**Work to be completed**. Copy out every line of the records below word for word, without changing anything.

-- START Task material --

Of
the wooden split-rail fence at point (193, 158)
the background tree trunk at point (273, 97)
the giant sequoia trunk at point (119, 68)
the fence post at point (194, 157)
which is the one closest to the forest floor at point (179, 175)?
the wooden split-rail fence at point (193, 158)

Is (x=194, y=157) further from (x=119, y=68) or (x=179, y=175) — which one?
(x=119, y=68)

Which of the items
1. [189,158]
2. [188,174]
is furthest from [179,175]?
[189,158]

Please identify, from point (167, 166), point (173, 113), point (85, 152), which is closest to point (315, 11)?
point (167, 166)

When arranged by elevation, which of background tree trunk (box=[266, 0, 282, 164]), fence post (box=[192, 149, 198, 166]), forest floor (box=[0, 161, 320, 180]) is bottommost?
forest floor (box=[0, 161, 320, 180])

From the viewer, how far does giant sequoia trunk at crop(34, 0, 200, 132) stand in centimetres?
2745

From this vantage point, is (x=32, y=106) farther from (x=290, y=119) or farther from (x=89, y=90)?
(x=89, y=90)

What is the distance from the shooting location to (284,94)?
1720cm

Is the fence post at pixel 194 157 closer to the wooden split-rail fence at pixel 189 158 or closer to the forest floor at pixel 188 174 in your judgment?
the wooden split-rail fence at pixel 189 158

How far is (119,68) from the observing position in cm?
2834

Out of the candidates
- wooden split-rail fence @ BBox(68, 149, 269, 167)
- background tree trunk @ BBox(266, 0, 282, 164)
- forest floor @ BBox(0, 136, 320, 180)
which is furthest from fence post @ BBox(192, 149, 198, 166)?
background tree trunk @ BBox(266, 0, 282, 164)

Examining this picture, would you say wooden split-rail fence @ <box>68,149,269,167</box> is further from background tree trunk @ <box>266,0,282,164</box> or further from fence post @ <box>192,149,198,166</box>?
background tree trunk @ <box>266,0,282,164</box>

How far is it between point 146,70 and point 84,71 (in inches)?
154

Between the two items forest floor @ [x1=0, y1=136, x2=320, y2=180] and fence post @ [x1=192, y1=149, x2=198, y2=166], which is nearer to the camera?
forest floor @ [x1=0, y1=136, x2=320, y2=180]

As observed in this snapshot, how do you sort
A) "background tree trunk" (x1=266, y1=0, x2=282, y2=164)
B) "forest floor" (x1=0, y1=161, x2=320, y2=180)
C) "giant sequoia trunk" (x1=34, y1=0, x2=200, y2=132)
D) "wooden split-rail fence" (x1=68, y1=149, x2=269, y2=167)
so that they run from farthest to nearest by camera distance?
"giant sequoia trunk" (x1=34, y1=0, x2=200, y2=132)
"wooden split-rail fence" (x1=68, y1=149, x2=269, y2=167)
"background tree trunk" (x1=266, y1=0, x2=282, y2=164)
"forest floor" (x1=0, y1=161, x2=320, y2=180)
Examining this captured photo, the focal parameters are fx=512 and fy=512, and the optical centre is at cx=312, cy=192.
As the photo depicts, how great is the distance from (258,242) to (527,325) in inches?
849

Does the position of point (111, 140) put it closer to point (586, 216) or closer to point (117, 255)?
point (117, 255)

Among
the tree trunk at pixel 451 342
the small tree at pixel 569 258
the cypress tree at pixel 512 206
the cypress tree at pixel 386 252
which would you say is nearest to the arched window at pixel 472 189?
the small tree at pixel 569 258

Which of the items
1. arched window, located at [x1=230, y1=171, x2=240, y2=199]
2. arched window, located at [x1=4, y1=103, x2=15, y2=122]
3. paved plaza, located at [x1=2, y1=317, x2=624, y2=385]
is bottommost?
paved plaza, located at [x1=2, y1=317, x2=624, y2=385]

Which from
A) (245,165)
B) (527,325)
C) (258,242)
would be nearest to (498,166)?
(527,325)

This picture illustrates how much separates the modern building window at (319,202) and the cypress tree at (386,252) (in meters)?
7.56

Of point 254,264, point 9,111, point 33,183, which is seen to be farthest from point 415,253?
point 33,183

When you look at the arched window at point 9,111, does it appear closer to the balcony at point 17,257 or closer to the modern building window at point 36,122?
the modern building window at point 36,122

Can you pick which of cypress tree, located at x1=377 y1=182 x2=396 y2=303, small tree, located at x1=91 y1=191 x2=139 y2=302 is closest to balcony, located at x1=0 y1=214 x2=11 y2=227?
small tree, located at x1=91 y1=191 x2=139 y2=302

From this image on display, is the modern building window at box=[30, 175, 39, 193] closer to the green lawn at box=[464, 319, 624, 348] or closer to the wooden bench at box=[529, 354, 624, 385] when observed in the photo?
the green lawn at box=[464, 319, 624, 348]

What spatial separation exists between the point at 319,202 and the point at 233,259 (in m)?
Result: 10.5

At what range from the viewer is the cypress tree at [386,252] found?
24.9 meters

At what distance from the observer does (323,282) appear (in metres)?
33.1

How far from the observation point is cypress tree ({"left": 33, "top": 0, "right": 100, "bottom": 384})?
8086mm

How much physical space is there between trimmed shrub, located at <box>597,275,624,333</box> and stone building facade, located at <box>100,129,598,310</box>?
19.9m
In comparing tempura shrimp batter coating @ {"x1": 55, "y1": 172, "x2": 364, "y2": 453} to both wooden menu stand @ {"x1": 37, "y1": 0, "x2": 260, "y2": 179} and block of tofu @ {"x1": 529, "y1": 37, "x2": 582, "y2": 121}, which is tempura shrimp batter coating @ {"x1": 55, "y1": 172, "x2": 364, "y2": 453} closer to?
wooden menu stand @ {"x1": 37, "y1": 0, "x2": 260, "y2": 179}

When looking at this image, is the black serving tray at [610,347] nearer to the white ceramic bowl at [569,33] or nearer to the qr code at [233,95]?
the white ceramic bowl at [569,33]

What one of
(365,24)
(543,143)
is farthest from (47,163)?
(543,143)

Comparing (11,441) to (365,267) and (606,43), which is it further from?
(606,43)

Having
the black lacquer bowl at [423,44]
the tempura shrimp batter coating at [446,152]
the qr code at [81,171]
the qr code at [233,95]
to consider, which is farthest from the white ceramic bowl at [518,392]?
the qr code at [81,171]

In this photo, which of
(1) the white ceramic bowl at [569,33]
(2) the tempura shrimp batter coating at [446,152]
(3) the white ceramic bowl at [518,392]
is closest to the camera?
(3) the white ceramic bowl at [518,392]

-- END Task material --

**Exercise output**.
Of
the wooden split-rail fence at point (193, 158)
the background tree trunk at point (273, 97)
the giant sequoia trunk at point (119, 68)
the fence post at point (194, 157)
which is the one closest to the forest floor at point (179, 175)?
the wooden split-rail fence at point (193, 158)

Is (x=194, y=157) further from (x=119, y=68) or (x=179, y=175) — which one?
(x=119, y=68)

Which of the items
1. [189,158]
2. [188,174]
is furthest from [179,175]?
[189,158]

Please identify, from point (167, 166), point (173, 113), point (85, 152), which is closest to point (315, 11)?
point (167, 166)

When arranged by elevation, which of background tree trunk (box=[266, 0, 282, 164]), fence post (box=[192, 149, 198, 166]), forest floor (box=[0, 161, 320, 180]) is bottommost?
forest floor (box=[0, 161, 320, 180])

From the viewer, how far does giant sequoia trunk at crop(34, 0, 200, 132) stand in centimetres?
2745

From this vantage point, is (x=32, y=106) farther from (x=290, y=119) or farther from (x=89, y=90)?
(x=89, y=90)

What is the distance from the shooting location to (284,94)?
1720cm

Is the fence post at pixel 194 157 closer to the wooden split-rail fence at pixel 189 158 or closer to the forest floor at pixel 188 174 in your judgment?
the wooden split-rail fence at pixel 189 158

How far is (119,68) from the observing position in cm?
2834

Out of the candidates
- wooden split-rail fence @ BBox(68, 149, 269, 167)
- background tree trunk @ BBox(266, 0, 282, 164)
- forest floor @ BBox(0, 136, 320, 180)
which is furthest from fence post @ BBox(192, 149, 198, 166)?
background tree trunk @ BBox(266, 0, 282, 164)

Examining this picture, would you say wooden split-rail fence @ <box>68,149,269,167</box> is further from background tree trunk @ <box>266,0,282,164</box> or further from fence post @ <box>192,149,198,166</box>?
background tree trunk @ <box>266,0,282,164</box>

How far is it between point 146,70 and point 84,71 (in inches)?
154

Between the two items forest floor @ [x1=0, y1=136, x2=320, y2=180] and fence post @ [x1=192, y1=149, x2=198, y2=166], which is nearer to the camera?
forest floor @ [x1=0, y1=136, x2=320, y2=180]

As observed in this snapshot, how do you sort
A) "background tree trunk" (x1=266, y1=0, x2=282, y2=164)
B) "forest floor" (x1=0, y1=161, x2=320, y2=180)
C) "giant sequoia trunk" (x1=34, y1=0, x2=200, y2=132)
D) "wooden split-rail fence" (x1=68, y1=149, x2=269, y2=167)
so that they run from farthest to nearest by camera distance?
"giant sequoia trunk" (x1=34, y1=0, x2=200, y2=132)
"wooden split-rail fence" (x1=68, y1=149, x2=269, y2=167)
"background tree trunk" (x1=266, y1=0, x2=282, y2=164)
"forest floor" (x1=0, y1=161, x2=320, y2=180)
Examining this captured photo, the focal parameters are fx=512 and fy=512, and the optical centre is at cx=312, cy=192.
As the photo depicts, how great is the distance from (258,242) to (527,325) in inches?
849

Does the position of point (111, 140) put it closer to point (586, 216) or closer to point (117, 255)?
point (117, 255)

Among
the tree trunk at pixel 451 342
the small tree at pixel 569 258
the cypress tree at pixel 512 206
the cypress tree at pixel 386 252
which would you say is nearest to the arched window at pixel 472 189?
the small tree at pixel 569 258

Which of the items
1. arched window, located at [x1=230, y1=171, x2=240, y2=199]
2. arched window, located at [x1=4, y1=103, x2=15, y2=122]
3. paved plaza, located at [x1=2, y1=317, x2=624, y2=385]
is bottommost?
paved plaza, located at [x1=2, y1=317, x2=624, y2=385]

Which from
A) (245,165)
B) (527,325)
C) (258,242)
would be nearest to (498,166)?
(527,325)

This picture illustrates how much separates the modern building window at (319,202) and the cypress tree at (386,252) (in meters)?
7.56

Of point 254,264, point 9,111, point 33,183, which is seen to be farthest from point 415,253?
point 33,183

When you look at the arched window at point 9,111, does it appear closer to the balcony at point 17,257 or closer to the modern building window at point 36,122?
the modern building window at point 36,122

Can you pick which of cypress tree, located at x1=377 y1=182 x2=396 y2=303, small tree, located at x1=91 y1=191 x2=139 y2=302 is closest to balcony, located at x1=0 y1=214 x2=11 y2=227?
small tree, located at x1=91 y1=191 x2=139 y2=302

From this image on display, is the modern building window at box=[30, 175, 39, 193] closer to the green lawn at box=[464, 319, 624, 348] or closer to the wooden bench at box=[529, 354, 624, 385] when observed in the photo?
the green lawn at box=[464, 319, 624, 348]

What spatial separation exists between the point at 319,202 and the point at 233,259 (in m)?
Result: 10.5

At what range from the viewer is the cypress tree at [386,252] found?
24.9 meters

At what distance from the observer does (323,282) appear (in metres)?
33.1

How far from the observation point is cypress tree ({"left": 33, "top": 0, "right": 100, "bottom": 384})?
8086mm

How much physical space is there between trimmed shrub, located at <box>597,275,624,333</box> and stone building facade, located at <box>100,129,598,310</box>?
19.9m
In comparing tempura shrimp batter coating @ {"x1": 55, "y1": 172, "x2": 364, "y2": 453} to both wooden menu stand @ {"x1": 37, "y1": 0, "x2": 260, "y2": 179} and block of tofu @ {"x1": 529, "y1": 37, "x2": 582, "y2": 121}, which is tempura shrimp batter coating @ {"x1": 55, "y1": 172, "x2": 364, "y2": 453} closer to?
wooden menu stand @ {"x1": 37, "y1": 0, "x2": 260, "y2": 179}

When looking at this image, is the black serving tray at [610,347] nearer to the white ceramic bowl at [569,33] or nearer to the qr code at [233,95]?
the white ceramic bowl at [569,33]

What one of
(365,24)
(543,143)
is farthest from (47,163)?
(543,143)

Comparing (11,441) to (365,267) and (606,43), which is it further from?
(606,43)

Having
the black lacquer bowl at [423,44]
the tempura shrimp batter coating at [446,152]
the qr code at [81,171]
the qr code at [233,95]
to consider, which is farthest from the white ceramic bowl at [518,392]?
the qr code at [81,171]

In this photo, which of
(1) the white ceramic bowl at [569,33]
(2) the tempura shrimp batter coating at [446,152]
(3) the white ceramic bowl at [518,392]
is closest to the camera?
(3) the white ceramic bowl at [518,392]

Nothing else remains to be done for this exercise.